Love Is Not Tourism: Families separated by SA lockdown share their plight
Every day Michael McTernan stares at a photograph of himself with his wife Cara O'Connor and their seven-year-old son Enda on a safari vehicle. The picture was taken just weeks before he left South Africa in March to travel to the US.
Currently, in Athens, McTernan has travelled from the US to New Zealand, his home town, to Athens in Greece, spending every waking moment trying to find ways to reunite with his family and keep himself safe from the rising Covid-19 pandemic. His wife, an essential worker, and son remain in South Africa, but it may take months before he gets to hug his family again.
The 45-year-old said he was in the US to obtain police clearances for his application for a spousal visa when the border closed.
“I think the SA government should let foreigners who are direct family members of citizens and permanent residents to enter the country. It's not fair for children to be away from their parents for this long. If an incident happened with my family in SA, I am unable to do anything to help. I do not mind following all the requirements. I want to be with my family again,” he told IOL Travel.
McTernan said that government needed to find innovative ways to let travellers come into South Africa, such as offering quarantine safaris for two weeks, which he believes will boost the tourism industry.
McTernan is just one of the couples who have spoken out about being separated from their loved ones.
Canadian Laura McMahon and her South African partner Jesse Jeffrey have been separated for months. Picture: Supplied
Many couples revealed their plight on the #LoveisnotTourism and #LoveisNotTourismSA website, a movement that hopes to attract attention to governments across the world.
On its website, it reveals: “It is obvious that we must halt tourism to protect us and others. But love is not tourism. This is not just about a summer holiday, it is about mental health and the future of people all around the world.
“We as international lovers and families urge governments of all states to amend their travel restrictions. Allow the unbureaucratic and safe reunion of partners in long-distance relationships as well as family members.” (sic)
Canadian Laura McMahon and her South African partner Jesse Jeffrey have been separated for months.

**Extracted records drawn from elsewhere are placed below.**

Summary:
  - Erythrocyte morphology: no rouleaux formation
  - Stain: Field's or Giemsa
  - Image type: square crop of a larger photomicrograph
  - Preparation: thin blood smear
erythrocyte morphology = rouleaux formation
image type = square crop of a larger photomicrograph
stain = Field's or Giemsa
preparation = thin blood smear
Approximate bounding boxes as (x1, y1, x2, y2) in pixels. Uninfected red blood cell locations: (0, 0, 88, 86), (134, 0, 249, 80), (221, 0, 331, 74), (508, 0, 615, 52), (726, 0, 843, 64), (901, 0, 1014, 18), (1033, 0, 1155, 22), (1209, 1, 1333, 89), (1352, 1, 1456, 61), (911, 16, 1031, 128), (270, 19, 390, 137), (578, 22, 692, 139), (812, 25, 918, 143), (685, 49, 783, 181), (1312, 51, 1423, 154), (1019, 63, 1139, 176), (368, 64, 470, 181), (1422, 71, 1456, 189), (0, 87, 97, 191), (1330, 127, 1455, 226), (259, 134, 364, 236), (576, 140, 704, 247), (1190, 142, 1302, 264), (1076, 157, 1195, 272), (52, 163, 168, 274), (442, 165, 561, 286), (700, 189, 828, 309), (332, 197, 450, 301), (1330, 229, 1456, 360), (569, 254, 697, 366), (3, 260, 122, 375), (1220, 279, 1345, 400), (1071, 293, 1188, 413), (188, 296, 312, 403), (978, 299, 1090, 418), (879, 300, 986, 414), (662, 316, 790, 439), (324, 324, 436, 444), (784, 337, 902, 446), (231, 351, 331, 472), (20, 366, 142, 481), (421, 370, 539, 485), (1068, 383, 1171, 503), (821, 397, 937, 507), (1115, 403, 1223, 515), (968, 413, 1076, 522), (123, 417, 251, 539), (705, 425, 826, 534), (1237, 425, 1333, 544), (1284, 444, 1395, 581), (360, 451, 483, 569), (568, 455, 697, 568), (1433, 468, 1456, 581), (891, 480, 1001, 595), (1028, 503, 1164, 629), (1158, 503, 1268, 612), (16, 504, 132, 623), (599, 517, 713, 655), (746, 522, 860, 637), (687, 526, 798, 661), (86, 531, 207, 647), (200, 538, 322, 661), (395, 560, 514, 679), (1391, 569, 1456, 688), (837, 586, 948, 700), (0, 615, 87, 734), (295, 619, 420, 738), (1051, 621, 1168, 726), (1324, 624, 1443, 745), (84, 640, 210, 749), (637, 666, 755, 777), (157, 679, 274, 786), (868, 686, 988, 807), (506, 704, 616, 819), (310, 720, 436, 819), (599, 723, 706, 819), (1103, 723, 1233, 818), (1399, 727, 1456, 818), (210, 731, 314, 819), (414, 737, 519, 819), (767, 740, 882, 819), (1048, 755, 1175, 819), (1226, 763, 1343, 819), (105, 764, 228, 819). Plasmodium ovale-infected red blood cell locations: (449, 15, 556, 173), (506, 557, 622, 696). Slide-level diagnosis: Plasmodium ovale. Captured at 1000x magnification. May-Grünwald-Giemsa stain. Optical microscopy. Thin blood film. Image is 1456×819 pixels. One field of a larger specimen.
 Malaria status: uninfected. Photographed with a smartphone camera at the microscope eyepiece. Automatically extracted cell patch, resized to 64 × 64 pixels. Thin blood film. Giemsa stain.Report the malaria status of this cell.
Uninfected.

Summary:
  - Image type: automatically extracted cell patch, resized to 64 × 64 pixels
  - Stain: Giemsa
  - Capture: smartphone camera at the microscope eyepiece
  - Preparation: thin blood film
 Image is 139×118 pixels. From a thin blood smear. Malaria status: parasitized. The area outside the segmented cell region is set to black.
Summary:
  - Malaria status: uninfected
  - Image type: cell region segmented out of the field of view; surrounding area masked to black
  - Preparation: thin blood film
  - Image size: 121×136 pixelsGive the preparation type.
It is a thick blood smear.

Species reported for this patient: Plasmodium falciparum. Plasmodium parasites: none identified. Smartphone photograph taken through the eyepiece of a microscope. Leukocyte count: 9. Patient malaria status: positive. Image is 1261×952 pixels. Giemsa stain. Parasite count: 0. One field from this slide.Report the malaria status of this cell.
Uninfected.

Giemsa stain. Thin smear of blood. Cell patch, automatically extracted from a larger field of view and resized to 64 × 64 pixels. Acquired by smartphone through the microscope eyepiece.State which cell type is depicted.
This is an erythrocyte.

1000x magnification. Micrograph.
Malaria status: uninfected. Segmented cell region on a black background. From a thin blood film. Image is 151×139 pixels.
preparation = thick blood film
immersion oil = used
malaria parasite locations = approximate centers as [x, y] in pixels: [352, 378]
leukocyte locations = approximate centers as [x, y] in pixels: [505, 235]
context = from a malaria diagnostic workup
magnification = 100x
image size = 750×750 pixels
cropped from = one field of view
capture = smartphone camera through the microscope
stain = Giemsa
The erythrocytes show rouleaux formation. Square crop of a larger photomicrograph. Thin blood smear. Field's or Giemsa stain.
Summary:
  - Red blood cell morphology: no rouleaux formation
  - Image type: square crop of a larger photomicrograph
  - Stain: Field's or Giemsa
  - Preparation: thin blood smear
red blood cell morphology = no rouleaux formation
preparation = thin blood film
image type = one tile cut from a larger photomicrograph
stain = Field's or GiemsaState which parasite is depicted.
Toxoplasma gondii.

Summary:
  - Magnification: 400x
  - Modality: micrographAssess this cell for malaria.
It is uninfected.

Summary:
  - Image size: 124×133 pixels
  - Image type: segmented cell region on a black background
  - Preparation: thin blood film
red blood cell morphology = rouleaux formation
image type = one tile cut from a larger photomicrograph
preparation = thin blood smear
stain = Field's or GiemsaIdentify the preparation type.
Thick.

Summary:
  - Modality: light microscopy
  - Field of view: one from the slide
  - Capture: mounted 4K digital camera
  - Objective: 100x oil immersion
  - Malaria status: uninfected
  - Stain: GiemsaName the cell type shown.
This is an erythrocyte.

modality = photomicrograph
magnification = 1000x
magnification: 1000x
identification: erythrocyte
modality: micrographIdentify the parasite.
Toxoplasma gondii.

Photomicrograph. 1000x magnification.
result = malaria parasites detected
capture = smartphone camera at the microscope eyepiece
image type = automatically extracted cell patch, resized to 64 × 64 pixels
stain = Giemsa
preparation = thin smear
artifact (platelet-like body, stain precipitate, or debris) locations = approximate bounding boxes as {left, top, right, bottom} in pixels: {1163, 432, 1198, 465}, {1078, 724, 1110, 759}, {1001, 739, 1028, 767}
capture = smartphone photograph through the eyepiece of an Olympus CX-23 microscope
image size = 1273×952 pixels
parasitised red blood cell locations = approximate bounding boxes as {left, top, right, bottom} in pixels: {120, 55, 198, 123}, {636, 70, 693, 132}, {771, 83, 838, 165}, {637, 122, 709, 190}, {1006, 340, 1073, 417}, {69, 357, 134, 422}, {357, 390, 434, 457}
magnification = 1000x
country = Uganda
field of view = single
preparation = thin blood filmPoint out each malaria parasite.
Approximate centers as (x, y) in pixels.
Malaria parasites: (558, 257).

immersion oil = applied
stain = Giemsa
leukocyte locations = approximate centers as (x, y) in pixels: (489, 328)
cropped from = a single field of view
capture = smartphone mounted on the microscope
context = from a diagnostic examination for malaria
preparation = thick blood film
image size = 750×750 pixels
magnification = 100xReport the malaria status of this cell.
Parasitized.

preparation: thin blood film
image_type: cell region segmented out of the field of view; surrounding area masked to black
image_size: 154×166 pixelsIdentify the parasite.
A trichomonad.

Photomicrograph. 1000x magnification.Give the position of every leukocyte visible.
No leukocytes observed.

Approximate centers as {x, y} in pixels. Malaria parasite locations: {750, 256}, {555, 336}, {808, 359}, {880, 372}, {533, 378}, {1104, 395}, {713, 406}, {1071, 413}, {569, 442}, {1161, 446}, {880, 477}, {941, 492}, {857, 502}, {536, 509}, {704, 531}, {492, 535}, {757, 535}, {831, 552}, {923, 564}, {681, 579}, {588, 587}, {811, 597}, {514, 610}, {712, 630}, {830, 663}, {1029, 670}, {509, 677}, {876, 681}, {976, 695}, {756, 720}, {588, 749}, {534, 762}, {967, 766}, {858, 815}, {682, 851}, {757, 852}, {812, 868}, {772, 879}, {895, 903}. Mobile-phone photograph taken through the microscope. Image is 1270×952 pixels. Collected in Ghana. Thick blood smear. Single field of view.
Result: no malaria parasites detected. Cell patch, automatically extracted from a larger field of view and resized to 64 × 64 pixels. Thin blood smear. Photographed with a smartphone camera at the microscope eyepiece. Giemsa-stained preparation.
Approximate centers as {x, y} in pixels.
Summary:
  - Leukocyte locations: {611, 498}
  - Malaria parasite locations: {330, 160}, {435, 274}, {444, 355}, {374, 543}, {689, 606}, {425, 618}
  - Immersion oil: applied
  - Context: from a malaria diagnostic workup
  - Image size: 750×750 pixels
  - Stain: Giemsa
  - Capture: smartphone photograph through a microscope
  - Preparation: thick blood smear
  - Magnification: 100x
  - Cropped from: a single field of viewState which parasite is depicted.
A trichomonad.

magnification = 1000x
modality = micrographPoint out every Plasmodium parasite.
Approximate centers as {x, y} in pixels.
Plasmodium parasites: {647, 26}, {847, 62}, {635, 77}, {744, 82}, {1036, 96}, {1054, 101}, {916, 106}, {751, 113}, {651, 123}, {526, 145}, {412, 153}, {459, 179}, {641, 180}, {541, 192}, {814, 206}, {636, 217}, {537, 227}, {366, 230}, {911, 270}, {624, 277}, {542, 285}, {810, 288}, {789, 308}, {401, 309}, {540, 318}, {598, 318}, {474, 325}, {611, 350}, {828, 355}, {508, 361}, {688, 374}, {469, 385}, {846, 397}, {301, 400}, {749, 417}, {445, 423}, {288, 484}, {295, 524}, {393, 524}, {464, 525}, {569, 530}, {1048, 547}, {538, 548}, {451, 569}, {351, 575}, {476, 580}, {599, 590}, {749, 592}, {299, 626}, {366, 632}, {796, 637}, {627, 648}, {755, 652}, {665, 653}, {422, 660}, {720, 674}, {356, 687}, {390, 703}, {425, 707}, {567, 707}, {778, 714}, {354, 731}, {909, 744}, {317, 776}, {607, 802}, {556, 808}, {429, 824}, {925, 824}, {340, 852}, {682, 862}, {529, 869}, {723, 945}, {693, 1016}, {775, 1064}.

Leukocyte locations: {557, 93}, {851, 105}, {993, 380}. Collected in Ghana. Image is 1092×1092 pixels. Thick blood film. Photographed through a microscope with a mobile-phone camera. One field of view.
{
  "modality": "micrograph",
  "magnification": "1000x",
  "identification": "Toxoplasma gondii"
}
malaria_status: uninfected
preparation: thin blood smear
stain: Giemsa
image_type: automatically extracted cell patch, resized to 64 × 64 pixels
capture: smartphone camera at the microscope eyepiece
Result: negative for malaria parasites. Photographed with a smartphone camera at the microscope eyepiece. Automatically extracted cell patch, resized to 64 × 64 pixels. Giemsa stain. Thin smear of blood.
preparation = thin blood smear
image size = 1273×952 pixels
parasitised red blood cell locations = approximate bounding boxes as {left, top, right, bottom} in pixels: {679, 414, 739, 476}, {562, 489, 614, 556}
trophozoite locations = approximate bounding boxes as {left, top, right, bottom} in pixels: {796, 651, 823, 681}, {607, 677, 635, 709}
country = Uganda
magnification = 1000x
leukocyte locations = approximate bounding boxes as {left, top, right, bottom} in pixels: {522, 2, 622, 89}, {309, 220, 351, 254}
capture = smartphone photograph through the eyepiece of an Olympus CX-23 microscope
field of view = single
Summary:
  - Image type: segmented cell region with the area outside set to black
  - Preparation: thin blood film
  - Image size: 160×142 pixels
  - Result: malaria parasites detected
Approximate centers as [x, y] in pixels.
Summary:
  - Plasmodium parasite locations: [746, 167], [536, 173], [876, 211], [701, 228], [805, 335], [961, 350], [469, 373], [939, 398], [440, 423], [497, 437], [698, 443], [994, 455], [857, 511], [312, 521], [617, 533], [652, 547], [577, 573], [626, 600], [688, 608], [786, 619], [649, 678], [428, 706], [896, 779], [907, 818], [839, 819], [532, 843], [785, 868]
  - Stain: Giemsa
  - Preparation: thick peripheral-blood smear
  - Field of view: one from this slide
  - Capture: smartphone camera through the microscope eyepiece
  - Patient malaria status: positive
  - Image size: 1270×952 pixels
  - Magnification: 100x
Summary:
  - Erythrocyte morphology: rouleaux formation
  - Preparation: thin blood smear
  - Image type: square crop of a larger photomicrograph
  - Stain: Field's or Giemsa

McMahon was on a trip to Canada to obtain a certificate of non-impediment to marry Jeffrey in South Africa when she heard about the lockdown and border closure.
“It has been four long and painful months of separation. Instead of building a life together, we find ourselves on endless video calls at odd hours of the day, lamenting our situation, and feeling utterly hopeless.
"#LoveisNotTourismSA aims to reunite separated families and non-married couples. We understand that the government has been dealing with a lot, and we agree that ours wasn't a priority compared to some of the other issues. However, after four months, and no foreseeable end to the pandemic, we feel the government need to look at creative solutions.
"Our lives have been devastated because of this. We feel we should be allowed to travel before the government considers opening up tourism since the activities we wish to do are low risk. We want to comply with all the safety rules and are happy to quarantine. We appreciate all the government has done to listen to feedback and modify regulations where possible. We hope our case will be given equal thought and care,” she told IOL Travel.
She recently submitted a 37-page document confirming the veracity of their relationship, including shared expenses and future plans.